-- PROVIDED DATA follows --

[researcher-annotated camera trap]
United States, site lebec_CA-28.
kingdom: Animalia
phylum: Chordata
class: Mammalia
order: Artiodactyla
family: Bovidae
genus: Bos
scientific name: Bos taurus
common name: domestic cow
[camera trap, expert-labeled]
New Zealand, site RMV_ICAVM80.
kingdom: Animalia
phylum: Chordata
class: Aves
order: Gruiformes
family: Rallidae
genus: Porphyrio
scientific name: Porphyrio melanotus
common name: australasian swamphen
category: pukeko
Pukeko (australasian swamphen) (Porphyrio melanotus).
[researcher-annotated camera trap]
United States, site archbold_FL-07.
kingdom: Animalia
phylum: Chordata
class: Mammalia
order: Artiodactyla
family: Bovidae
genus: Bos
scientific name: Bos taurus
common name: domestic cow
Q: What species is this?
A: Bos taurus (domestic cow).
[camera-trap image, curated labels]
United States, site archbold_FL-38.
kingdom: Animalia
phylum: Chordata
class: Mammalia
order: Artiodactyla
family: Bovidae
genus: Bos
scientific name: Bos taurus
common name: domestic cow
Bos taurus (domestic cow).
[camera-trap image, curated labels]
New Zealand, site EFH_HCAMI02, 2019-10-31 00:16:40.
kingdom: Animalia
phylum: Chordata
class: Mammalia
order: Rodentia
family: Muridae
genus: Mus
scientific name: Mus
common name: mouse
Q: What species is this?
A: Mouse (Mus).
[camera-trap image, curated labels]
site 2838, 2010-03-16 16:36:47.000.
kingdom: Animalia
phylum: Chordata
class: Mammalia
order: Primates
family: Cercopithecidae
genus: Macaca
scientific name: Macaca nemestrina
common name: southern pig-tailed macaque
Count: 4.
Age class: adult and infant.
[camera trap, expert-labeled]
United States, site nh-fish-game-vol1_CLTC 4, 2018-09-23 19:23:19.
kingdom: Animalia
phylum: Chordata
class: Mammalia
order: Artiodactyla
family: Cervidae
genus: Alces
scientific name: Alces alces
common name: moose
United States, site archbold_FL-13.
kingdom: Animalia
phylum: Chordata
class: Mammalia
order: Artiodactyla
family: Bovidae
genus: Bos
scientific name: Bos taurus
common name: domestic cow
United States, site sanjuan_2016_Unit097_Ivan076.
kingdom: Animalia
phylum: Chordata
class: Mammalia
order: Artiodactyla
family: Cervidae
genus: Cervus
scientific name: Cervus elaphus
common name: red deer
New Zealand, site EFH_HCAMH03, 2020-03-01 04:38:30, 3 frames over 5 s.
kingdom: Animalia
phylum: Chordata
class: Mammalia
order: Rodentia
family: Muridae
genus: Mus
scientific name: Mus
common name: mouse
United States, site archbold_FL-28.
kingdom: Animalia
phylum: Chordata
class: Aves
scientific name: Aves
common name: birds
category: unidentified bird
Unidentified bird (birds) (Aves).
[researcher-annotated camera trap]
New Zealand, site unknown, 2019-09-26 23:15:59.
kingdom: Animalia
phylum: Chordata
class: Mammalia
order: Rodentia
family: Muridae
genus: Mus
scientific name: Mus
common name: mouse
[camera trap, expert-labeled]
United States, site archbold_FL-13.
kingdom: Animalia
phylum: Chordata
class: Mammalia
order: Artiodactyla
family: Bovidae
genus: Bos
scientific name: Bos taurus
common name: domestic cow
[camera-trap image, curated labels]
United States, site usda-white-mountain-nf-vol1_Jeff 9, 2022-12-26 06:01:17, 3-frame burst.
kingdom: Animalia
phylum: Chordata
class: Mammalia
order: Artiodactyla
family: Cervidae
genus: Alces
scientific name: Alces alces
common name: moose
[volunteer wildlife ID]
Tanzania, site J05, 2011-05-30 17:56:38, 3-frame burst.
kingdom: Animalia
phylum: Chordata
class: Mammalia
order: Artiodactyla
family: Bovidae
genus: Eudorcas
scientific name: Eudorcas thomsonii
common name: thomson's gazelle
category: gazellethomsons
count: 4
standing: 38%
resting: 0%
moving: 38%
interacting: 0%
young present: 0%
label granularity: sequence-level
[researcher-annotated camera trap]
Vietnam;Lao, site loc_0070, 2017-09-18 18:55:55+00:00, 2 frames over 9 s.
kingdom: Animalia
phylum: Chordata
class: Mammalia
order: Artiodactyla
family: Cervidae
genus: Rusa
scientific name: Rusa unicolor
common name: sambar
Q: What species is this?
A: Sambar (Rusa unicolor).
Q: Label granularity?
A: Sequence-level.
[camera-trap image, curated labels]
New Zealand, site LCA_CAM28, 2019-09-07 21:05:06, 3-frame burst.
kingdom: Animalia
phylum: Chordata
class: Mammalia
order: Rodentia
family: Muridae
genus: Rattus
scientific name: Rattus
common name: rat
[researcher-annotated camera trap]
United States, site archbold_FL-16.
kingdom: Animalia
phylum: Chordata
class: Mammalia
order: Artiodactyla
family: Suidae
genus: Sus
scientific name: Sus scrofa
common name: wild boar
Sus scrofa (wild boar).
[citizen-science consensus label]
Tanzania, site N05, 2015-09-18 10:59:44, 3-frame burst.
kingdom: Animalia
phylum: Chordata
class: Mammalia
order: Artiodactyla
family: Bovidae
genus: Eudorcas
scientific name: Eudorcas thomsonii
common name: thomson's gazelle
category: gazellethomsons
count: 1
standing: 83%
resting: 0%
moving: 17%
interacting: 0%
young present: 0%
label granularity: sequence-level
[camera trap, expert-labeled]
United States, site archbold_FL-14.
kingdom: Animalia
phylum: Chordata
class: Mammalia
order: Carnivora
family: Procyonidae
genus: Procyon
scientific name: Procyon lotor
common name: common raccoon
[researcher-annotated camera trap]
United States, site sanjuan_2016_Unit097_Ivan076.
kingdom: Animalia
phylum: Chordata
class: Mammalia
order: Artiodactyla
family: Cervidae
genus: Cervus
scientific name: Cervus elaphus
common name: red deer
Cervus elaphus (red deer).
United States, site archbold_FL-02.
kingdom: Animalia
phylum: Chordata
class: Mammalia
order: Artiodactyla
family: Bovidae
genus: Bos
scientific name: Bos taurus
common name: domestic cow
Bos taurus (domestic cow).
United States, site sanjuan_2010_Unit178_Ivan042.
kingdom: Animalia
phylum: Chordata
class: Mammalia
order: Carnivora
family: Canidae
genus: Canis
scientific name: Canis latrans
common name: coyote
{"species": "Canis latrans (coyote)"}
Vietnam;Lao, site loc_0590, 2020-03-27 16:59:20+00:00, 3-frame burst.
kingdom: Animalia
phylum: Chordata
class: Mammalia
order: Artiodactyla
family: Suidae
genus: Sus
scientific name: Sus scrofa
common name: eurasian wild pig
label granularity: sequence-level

-- PROVIDED DATA concluded --

* REQUIRED ACTION
Every entry must appear again in the answer, exactly as written.

* WRITTEN SOLUTION
[researcher-annotated camera trap]
United States, site lebec_CA-28.
kingdom: Animalia
phylum: Chordata
class: Mammalia
order: Artiodactyla
family: Bovidae
genus: Bos
scientific name: Bos taurus
common name: domestic cow
[camera trap, expert-labeled]
New Zealand, site RMV_ICAVM80.
kingdom: Animalia
phylum: Chordata
class: Aves
order: Gruiformes
family: Rallidae
genus: Porphyrio
scientific name: Porphyrio melanotus
common name: australasian swamphen
category: pukeko
Pukeko (australasian swamphen) (Porphyrio melanotus).
[researcher-annotated camera trap]
United States, site archbold_FL-07.
kingdom: Animalia
phylum: Chordata
class: Mammalia
order: Artiodactyla
family: Bovidae
genus: Bos
scientific name: Bos taurus
common name: domestic cow
Q: What species is this?
A: Bos taurus (domestic cow).
[camera-trap image, curated labels]
United States, site archbold_FL-38.
kingdom: Animalia
phylum: Chordata
class: Mammalia
order: Artiodactyla
family: Bovidae
genus: Bos
scientific name: Bos taurus
common name: domestic cow
Bos taurus (domestic cow).
[camera-trap image, curated labels]
New Zealand, site EFH_HCAMI02, 2019-10-31 00:16:40.
kingdom: Animalia
phylum: Chordata
class: Mammalia
order: Rodentia
family: Muridae
genus: Mus
scientific name: Mus
common name: mouse
Q: What species is this?
A: Mouse (Mus).
[camera-trap image, curated labels]
site 2838, 2010-03-16 16:36:47.000.
kingdom: Animalia
phylum: Chordata
class: Mammalia
order: Primates
family: Cercopithecidae
genus: Macaca
scientific name: Macaca nemestrina
common name: southern pig-tailed macaque
Count: 4.
Age class: adult and infant.
[camera trap, expert-labeled]
United States, site nh-fish-game-vol1_CLTC 4, 2018-09-23 19:23:19.
kingdom: Animalia
phylum: Chordata
class: Mammalia
order: Artiodactyla
family: Cervidae
genus: Alces
scientific name: Alces alces
common name: moose
United States, site archbold_FL-13.
kingdom: Animalia
phylum: Chordata
class: Mammalia
order: Artiodactyla
family: Bovidae
genus: Bos
scientific name: Bos taurus
common name: domestic cow
United States, site sanjuan_2016_Unit097_Ivan076.
kingdom: Animalia
phylum: Chordata
class: Mammalia
order: Artiodactyla
family: Cervidae
genus: Cervus
scientific name: Cervus elaphus
common name: red deer
New Zealand, site EFH_HCAMH03, 2020-03-01 04:38:30, 3 frames over 5 s.
kingdom: Animalia
phylum: Chordata
class: Mammalia
order: Rodentia
family: Muridae
genus: Mus
scientific name: Mus
common name: mouse
United States, site archbold_FL-28.
kingdom: Animalia
phylum: Chordata
class: Aves
scientific name: Aves
common name: birds
category: unidentified bird
Unidentified bird (birds) (Aves).
[researcher-annotated camera trap]
New Zealand, site unknown, 2019-09-26 23:15:59.
kingdom: Animalia
phylum: Chordata
class: Mammalia
order: Rodentia
family: Muridae
genus: Mus
scientific name: Mus
common name: mouse
[camera trap, expert-labeled]
United States, site archbold_FL-13.
kingdom: Animalia
phylum: Chordata
class: Mammalia
order: Artiodactyla
family: Bovidae
genus: Bos
scientific name: Bos taurus
common name: domestic cow
[camera-trap image, curated labels]
United States, site usda-white-mountain-nf-vol1_Jeff 9, 2022-12-26 06:01:17, 3-frame burst.
kingdom: Animalia
phylum: Chordata
class: Mammalia
order: Artiodactyla
family: Cervidae
genus: Alces
scientific name: Alces alces
common name: moose
[volunteer wildlife ID]
Tanzania, site J05, 2011-05-30 17:56:38, 3-frame burst.
kingdom: Animalia
phylum: Chordata
class: Mammalia
order: Artiodactyla
family: Bovidae
genus: Eudorcas
scientific name: Eudorcas thomsonii
common name: thomson's gazelle
category: gazellethomsons
count: 4
standing: 38%
resting: 0%
moving: 38%
interacting: 0%
young present: 0%
label granularity: sequence-level
[researcher-annotated camera trap]
Vietnam;Lao, site loc_0070, 2017-09-18 18:55:55+00:00, 2 frames over 9 s.
kingdom: Animalia
phylum: Chordata
class: Mammalia
order: Artiodactyla
family: Cervidae
genus: Rusa
scientific name: Rusa unicolor
common name: sambar
Q: What species is this?
A: Sambar (Rusa unicolor).
Q: Label granularity?
A: Sequence-level.
[camera-trap image, curated labels]
New Zealand, site LCA_CAM28, 2019-09-07 21:05:06, 3-frame burst.
kingdom: Animalia
phylum: Chordata
class: Mammalia
order: Rodentia
family: Muridae
genus: Rattus
scientific name: Rattus
common name: rat
[researcher-annotated camera trap]
United States, site archbold_FL-16.
kingdom: Animalia
phylum: Chordata
class: Mammalia
order: Artiodactyla
family: Suidae
genus: Sus
scientific name: Sus scrofa
common name: wild boar
Sus scrofa (wild boar).
[citizen-science consensus label]
Tanzania, site N05, 2015-09-18 10:59:44, 3-frame burst.
kingdom: Animalia
phylum: Chordata
class: Mammalia
order: Artiodactyla
family: Bovidae
genus: Eudorcas
scientific name: Eudorcas thomsonii
common name: thomson's gazelle
category: gazellethomsons
count: 1
standing: 83%
resting: 0%
moving: 17%
interacting: 0%
young present: 0%
label granularity: sequence-level
[camera trap, expert-labeled]
United States, site archbold_FL-14.
kingdom: Animalia
phylum: Chordata
class: Mammalia
order: Carnivora
family: Procyonidae
genus: Procyon
scientific name: Procyon lotor
common name: common raccoon
[researcher-annotated camera trap]
United States, site sanjuan_2016_Unit097_Ivan076.
kingdom: Animalia
phylum: Chordata
class: Mammalia
order: Artiodactyla
family: Cervidae
genus: Cervus
scientific name: Cervus elaphus
common name: red deer
Cervus elaphus (red deer).
United States, site archbold_FL-02.
kingdom: Animalia
phylum: Chordata
class: Mammalia
order: Artiodactyla
family: Bovidae
genus: Bos
scientific name: Bos taurus
common name: domestic cow
Bos taurus (domestic cow).
United States, site sanjuan_2010_Unit178_Ivan042.
kingdom: Animalia
phylum: Chordata
class: Mammalia
order: Carnivora
family: Canidae
genus: Canis
scientific name: Canis latrans
common name: coyote
{"species": "Canis latrans (coyote)"}
Vietnam;Lao, site loc_0590, 2020-03-27 16:59:20+00:00, 3-frame burst.
kingdom: Animalia
phylum: Chordata
class: Mammalia
order: Artiodactyla
family: Suidae
genus: Sus
scientific name: Sus scrofa
common name: eurasian wild pig
label granularity: sequence-level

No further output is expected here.